Ne scellons pas plus longtemps ce qui a constitué la chance de Raymond Treppo, monsieur de 83 ans qui vient de publier ses mémoires : il s'agit du fait qu'il ait découvert le Parti communiste dès sa jeunesse. Cette rencontre va le faire vivre toute sa vie, au sens propre du terme, lui et sa proche famille.

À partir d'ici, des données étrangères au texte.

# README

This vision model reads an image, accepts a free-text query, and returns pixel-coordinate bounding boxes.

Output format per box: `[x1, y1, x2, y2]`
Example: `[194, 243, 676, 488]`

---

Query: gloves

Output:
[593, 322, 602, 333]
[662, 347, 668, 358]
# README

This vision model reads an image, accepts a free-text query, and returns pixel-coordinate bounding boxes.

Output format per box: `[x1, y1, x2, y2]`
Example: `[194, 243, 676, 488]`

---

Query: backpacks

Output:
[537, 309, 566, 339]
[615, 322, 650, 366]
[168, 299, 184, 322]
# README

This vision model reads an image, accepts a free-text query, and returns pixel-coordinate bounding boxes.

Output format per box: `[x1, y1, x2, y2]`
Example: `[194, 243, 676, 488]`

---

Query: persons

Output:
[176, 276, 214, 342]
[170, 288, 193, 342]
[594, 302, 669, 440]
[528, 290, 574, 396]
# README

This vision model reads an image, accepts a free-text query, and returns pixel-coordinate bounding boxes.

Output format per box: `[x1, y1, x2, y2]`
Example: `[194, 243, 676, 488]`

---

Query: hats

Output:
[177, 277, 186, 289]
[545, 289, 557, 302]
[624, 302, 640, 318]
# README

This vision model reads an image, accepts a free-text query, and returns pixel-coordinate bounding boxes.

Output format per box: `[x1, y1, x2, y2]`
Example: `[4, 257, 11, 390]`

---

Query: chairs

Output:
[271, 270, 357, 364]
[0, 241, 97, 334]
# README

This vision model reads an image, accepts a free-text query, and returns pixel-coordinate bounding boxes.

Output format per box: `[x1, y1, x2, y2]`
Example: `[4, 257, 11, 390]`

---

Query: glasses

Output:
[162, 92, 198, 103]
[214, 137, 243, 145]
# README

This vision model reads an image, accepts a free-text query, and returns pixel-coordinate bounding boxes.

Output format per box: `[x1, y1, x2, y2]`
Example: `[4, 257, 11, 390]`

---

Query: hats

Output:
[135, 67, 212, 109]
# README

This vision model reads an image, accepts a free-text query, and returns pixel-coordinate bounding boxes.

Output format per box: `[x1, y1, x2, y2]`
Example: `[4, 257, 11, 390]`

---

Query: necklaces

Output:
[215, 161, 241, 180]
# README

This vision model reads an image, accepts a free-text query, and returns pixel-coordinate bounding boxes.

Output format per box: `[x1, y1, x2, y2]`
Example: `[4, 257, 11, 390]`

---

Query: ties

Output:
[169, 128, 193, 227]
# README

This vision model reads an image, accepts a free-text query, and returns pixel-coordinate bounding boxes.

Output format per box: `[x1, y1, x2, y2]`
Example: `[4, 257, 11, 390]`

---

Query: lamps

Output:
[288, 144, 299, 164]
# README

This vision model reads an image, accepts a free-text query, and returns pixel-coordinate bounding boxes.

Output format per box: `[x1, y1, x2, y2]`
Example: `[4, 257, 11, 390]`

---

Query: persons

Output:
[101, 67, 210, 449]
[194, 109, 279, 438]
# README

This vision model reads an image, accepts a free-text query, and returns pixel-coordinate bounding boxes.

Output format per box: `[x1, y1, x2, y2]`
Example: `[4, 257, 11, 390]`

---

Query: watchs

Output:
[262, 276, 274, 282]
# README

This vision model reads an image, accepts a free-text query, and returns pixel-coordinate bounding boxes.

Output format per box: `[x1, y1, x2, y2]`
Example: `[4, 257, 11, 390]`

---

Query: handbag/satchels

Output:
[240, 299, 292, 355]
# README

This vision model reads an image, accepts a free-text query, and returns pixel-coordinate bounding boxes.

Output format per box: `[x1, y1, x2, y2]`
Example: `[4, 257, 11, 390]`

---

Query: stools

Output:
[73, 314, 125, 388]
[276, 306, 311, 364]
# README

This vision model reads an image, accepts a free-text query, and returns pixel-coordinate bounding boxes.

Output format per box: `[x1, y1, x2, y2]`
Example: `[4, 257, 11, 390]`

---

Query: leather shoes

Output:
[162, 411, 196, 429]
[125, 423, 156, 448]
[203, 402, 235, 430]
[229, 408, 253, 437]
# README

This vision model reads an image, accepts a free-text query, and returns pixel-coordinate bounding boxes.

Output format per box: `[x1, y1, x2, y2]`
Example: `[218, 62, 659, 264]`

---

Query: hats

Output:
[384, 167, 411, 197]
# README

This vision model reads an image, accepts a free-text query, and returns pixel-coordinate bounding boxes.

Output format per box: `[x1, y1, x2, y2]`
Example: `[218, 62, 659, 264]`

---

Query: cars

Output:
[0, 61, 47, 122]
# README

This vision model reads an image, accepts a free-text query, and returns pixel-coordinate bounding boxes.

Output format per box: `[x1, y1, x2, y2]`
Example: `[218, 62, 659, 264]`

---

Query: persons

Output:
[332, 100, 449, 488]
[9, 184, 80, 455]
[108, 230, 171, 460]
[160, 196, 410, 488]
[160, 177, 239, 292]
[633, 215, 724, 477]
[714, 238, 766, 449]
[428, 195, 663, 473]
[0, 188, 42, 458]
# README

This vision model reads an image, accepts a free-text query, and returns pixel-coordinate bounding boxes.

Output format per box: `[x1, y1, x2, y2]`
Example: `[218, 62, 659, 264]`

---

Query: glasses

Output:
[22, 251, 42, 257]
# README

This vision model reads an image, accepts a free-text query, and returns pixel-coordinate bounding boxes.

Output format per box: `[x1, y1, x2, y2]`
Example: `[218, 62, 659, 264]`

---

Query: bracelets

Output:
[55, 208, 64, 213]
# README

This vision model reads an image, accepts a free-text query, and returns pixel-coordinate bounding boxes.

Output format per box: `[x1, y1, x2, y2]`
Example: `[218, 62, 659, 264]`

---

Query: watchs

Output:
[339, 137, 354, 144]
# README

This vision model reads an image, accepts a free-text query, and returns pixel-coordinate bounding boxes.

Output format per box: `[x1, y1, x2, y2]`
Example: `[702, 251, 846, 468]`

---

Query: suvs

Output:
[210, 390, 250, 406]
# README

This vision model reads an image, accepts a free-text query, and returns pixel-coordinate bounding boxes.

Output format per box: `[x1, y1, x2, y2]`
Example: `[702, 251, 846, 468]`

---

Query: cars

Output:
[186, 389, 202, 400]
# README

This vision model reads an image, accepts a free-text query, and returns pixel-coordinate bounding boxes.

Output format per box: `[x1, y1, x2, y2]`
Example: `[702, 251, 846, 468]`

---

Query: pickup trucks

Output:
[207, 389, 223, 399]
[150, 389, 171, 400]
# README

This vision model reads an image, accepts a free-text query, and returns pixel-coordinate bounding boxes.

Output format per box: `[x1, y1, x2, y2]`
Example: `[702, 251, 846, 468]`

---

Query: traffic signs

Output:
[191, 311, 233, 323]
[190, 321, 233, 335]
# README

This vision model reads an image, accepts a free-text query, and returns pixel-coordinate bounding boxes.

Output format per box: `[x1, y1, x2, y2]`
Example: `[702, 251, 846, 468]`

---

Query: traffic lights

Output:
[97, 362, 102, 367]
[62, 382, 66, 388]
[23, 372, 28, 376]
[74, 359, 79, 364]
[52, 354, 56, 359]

En effet, à l'occasion de son engagement précoce au sein de la résistance dans la région grenobloise, Treppo adhère au Parti. Il ne le quittera plus. Jeune ouvrier sans véritable qualification, il accepte au sortir de la guerre un poste de permanent à France-URSS, organisation satellite de l'écosystème communiste. Il y fera une belle carrière, puisque les années passant, il en deviendra secrétaire général, tandis que sa femme, elle, est embauchée à l'UFF, Union des femmes françaises, organisation s'inscrivant également dans le même écosystème. Sa vie est celle d'un permanent du parti. Il suit rapidement l'école centrale du parti, ce qui lui permet d'apprécier la culture générale qui lui avait échappé largement jusqu'alors. Il n'hésite d'ailleurs pas, fasciné par les lettres classiques, à écrire « Je suis devenu Balzacien », p.85. En 1965, changement dans l'orientation de sa carrière, le Parti l'affecte au suivi de l'usine de Renault-Billancourt, où il dirigera l'intervention communiste durant 10 ans. Cadre intermédiaire du Parti qui l'élève dans sa dignité ouvrière et lui assure ses fins de mois, il est élu finalement au CC en 1969. Il poursuivra par la suite sa « carrière » comme responsable aux entreprises, afin d'y diffuser la pensée communiste. Après sa retraite, il continuera à militer dans divers cercles communistes des entreprises et un peu aussi dans sa cité.
Raymond Treppo est le parfait militant, qui épouse, décennies après décennies toutes les évolutions communistes. Il n'a pas de regret, même s'il pense que l'adoration de l'URSS était quand même démesurée. Pour le reste, il n'exprime que satisfaction et félicité : « le Parti m'aide « à rester jeune » et combatif. Je continuerai d'apporter ma modeste contribution à la construction du PCF du 21eme siècle, avec espoir, confiance et courage parce que je sais qu'il est nécessaire au bonheur des femmes et des hommes de notre pays »., p.162. Sans grande qualité littéraire - plus qu'un livre, c'est une sorte d'assemblage de court feuillets qui se succèdent -, son ouvrage retient surtout l'attention par ce qu'il nous apprend sur le vécu (même s'il n'est pas très disert) de l'intérieur d'un fonctionnaire communiste. Sont par exemple très valorisées toutes les lectures (le livre se termine d'ailleurs par un chapitre, mes lectures) et la détention d'un capital culturel largement supérieur à celui des individus de sa condition.